**Textabschnitt**
Der Zwischenfall mit dem äthiopischen Piloten, der im Februar sein eigenes Flugzeug nach Genf entführte, kam Ueli Maurer scheinbar gelegen: Die Überraschungsaktion rief einer breiten Öffentlichkeit in Erinnerung, dass die Schweizer Luftwaffe nur während der Bürozeiten eingreifen kann – eine allzu offensichtliche Sicherheitslücke.
Geschickt machte sich der Verteidigungsminister diese Stimmung für die laufende Kampagne zur Beschaffung von 22 neuen, schwedischen Kampfflugzeugen zunutze. Maurers Botschaft: Ohne den Gripen könne die Luftwaffe nicht permanent einsatzbereit sein.
Im Montagsinterview mit der «Nordwestschweiz» konkretisierte nun Maurer, der vom Parlament bereits 2010 den Auftrag bekommen hat, einen 24-Stunden-Betrieb aufzubauen, seine Drohung: «Falls der Gripen abgelehnt wird, gehe ich mit dem Auftrag der permanenten Luftraumüberwachung zurück ins Parlament.» Es mache keinen Sinn, 40 bis 50 neue Piloten auszubilden, wenn man diese ab 2025 bei der Ausmusterung der ersten F/A-18 bereits wieder aus dem Verkehr nehmen müsse.
Das sind neue Töne: Erstmals begründet Maurer die neuen Jets nicht mehr ausschliesslich mit der alten Tiger-Flotte, die ersetzt werden muss, sondern mit den eben erst aufgerüsteten F/A-18-Kampfjets, die laut Maurer bereits 2025 schrittweise aus dem Verkehr gezogen werden müssten.
Sicherheitspolitiker sind entsprechend überrascht: «Es ist grenzwertig, mit dem F/A-18 zu argumentieren. Dieses Flugzeug ist auf dem modernsten Stand», sagt der Aargauer Grünliberale Beat Flach. Er gehe davon aus, dass «wir es noch gut 15 Jahre fliegen können». Die Bernerin Evi Allemann (SP) sagt: «Die Sicherheitspolitische Kommission des Nationalrates wurde bisher stets informiert, dass der F/A-18 mindestens bis 2030 in Betrieb sein wird.»

[Datensätze]
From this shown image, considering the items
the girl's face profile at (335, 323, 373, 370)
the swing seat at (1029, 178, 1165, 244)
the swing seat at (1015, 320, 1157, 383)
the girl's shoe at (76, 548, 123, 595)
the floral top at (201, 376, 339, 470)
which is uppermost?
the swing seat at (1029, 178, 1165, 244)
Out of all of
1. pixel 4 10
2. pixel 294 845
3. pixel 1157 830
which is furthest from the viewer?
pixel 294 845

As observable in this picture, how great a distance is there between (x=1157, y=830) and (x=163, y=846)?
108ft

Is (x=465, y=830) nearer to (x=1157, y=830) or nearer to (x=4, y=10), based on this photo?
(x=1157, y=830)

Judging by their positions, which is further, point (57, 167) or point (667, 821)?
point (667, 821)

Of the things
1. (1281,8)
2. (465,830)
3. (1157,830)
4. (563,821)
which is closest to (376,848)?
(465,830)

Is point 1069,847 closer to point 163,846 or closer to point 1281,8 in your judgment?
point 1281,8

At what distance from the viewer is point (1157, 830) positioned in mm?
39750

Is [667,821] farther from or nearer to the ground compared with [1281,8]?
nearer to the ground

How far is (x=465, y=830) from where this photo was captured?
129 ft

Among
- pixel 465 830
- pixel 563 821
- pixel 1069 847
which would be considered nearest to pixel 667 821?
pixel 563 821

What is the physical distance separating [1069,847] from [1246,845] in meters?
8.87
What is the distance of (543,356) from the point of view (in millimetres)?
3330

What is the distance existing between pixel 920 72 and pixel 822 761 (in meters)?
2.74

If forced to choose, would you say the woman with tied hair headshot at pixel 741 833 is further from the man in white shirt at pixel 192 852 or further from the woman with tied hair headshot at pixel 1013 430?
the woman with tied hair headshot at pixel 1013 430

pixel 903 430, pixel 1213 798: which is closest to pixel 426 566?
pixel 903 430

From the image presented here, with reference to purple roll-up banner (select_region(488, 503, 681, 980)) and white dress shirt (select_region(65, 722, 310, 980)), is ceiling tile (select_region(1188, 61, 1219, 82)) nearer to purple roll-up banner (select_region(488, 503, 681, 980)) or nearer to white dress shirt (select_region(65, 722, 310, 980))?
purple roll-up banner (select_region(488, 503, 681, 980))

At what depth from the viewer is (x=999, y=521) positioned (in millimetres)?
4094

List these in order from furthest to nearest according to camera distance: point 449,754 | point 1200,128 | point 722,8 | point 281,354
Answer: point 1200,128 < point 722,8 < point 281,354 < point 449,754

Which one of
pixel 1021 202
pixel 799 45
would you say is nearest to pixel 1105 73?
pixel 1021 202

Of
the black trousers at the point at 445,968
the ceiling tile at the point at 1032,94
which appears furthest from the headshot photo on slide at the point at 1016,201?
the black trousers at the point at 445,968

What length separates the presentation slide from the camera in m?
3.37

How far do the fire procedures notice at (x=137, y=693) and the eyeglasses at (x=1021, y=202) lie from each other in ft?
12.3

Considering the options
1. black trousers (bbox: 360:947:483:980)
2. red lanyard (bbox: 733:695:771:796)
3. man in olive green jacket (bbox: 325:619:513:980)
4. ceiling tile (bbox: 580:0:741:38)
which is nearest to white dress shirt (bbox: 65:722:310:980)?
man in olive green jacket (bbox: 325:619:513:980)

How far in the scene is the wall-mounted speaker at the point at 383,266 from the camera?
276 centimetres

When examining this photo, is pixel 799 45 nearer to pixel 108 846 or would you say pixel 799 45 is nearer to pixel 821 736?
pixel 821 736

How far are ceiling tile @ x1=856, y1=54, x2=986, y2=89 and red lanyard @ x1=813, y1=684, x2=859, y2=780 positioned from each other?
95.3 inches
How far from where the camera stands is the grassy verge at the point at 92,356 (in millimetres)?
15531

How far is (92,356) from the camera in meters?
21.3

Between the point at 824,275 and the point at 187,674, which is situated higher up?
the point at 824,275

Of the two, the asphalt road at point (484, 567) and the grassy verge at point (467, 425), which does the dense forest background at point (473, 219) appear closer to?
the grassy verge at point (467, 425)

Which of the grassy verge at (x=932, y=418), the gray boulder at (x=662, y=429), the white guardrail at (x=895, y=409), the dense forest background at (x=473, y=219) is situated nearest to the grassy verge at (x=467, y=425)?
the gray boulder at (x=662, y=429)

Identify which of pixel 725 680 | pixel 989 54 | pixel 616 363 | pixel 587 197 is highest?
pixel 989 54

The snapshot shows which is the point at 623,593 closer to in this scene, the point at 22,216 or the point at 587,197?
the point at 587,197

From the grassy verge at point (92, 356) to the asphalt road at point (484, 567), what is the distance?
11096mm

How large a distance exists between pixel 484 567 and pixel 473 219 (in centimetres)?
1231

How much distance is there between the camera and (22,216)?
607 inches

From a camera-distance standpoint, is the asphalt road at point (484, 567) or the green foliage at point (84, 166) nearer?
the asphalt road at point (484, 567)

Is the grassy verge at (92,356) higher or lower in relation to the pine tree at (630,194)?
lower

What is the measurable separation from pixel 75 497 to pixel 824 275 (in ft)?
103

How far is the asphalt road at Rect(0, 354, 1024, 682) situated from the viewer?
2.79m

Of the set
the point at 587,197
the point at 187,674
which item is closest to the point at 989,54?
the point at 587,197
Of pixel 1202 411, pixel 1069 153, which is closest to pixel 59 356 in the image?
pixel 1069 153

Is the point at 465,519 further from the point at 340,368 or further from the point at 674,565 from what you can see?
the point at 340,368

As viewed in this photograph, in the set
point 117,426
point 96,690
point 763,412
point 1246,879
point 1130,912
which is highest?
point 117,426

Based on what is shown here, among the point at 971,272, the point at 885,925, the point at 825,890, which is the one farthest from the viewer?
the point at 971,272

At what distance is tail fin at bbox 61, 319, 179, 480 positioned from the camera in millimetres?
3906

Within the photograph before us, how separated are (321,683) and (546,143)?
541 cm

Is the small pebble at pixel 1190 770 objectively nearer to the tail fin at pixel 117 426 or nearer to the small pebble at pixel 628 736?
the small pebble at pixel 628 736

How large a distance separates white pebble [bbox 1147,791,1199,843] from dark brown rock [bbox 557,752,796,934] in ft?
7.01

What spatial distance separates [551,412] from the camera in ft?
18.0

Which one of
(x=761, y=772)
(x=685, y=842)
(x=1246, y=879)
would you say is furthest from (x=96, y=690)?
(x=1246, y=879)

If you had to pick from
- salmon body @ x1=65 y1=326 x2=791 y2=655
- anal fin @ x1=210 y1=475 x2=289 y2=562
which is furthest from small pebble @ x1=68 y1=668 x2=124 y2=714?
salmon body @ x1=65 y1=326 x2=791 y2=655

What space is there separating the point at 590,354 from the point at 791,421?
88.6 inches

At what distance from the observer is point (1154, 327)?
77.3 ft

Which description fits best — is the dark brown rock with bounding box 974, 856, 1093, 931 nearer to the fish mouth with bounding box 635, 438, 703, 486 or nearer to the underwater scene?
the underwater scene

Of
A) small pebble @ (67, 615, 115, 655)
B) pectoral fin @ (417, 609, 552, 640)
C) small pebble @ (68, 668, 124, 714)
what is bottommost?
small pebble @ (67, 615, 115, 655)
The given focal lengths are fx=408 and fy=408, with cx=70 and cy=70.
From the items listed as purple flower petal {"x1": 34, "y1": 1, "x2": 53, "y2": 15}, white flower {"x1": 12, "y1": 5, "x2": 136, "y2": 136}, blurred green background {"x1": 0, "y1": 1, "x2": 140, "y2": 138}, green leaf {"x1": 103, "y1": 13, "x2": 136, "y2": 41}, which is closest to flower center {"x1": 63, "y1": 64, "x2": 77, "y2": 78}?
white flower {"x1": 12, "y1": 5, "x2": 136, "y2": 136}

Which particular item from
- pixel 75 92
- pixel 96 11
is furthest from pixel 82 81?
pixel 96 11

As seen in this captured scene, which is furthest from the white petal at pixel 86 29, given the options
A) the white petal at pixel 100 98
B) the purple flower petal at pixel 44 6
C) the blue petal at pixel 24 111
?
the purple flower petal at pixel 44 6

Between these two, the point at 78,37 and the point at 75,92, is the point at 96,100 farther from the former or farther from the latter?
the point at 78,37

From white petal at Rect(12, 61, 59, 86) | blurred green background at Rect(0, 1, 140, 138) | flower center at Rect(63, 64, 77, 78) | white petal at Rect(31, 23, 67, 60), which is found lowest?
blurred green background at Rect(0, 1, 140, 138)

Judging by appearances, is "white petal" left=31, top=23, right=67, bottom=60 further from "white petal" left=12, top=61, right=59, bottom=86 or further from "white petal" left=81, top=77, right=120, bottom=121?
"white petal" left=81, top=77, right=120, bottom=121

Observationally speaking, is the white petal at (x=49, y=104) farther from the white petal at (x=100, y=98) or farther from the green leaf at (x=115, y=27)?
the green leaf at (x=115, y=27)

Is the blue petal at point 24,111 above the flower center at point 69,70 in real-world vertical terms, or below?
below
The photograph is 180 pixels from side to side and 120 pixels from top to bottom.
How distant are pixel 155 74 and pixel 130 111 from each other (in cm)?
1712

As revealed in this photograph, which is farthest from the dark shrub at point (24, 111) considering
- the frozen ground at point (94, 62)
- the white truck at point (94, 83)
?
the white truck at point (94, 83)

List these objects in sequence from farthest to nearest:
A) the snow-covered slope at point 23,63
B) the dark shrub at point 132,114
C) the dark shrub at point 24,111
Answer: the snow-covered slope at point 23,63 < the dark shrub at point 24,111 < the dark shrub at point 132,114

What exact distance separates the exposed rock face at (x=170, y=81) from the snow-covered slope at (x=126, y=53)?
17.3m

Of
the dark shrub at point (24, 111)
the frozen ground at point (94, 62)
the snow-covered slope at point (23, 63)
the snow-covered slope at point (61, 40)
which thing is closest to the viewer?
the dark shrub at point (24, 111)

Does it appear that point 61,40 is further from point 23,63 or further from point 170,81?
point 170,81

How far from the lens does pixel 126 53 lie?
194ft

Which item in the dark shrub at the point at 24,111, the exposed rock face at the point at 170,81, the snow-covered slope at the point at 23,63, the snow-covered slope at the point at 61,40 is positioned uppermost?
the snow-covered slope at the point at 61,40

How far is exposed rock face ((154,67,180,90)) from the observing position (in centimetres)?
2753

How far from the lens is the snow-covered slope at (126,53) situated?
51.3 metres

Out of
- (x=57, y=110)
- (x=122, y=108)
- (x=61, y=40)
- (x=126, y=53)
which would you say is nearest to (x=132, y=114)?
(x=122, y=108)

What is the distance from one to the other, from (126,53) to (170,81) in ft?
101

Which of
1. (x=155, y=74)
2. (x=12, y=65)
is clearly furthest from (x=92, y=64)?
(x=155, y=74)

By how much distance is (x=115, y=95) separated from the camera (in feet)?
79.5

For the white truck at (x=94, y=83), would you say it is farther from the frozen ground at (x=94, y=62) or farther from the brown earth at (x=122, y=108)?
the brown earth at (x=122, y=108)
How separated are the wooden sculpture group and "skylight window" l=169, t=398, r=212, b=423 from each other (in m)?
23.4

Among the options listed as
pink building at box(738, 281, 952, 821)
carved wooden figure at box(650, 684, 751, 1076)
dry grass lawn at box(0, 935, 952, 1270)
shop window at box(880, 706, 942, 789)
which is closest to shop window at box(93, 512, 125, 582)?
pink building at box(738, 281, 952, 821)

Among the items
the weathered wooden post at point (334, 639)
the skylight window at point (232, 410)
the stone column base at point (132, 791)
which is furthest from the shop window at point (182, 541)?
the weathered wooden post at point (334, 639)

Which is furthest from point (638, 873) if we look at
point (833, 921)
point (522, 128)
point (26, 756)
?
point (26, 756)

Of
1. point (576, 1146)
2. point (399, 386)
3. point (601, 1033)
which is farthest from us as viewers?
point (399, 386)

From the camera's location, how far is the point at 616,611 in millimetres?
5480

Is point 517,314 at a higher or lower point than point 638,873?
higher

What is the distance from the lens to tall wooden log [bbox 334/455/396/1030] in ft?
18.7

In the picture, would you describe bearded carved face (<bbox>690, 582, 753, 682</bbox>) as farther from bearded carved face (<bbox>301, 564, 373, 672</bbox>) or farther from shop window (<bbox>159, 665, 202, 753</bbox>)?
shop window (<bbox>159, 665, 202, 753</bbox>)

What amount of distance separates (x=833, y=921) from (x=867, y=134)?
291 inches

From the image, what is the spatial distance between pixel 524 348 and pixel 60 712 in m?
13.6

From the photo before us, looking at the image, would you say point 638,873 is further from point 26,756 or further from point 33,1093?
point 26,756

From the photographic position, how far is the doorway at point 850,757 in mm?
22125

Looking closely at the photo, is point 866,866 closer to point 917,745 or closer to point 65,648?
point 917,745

**Aufgabe**
Gib den Textabschnitt zwischen "Geschickt machte sich" und "Verkehr nehmen müsse." einschließlich wieder. Ersetze dabei "Parlament" durch "Bundesparlament".

**Antwort**
Geschickt machte sich der Verteidigungsminister diese Stimmung für die laufende Kampagne zur Beschaffung von 22 neuen, schwedischen Kampfflugzeugen zunutze. Maurers Botschaft: Ohne den Gripen könne die Luftwaffe nicht permanent einsatzbereit sein.
Im Montagsinterview mit der «Nordwestschweiz» konkretisierte nun Maurer, der vom Bundesparlament bereits 2010 den Auftrag bekommen hat, einen 24-Stunden-Betrieb aufzubauen, seine Drohung: «Falls der Gripen abgelehnt wird, gehe ich mit dem Auftrag der permanenten Luftraumüberwachung zurück ins Bundesparlament.» Es mache keinen Sinn, 40 bis 50 neue Piloten auszubilden, wenn man diese ab 2025 bei der Ausmusterung der ersten F/A-18 bereits wieder aus dem Verkehr nehmen müsse.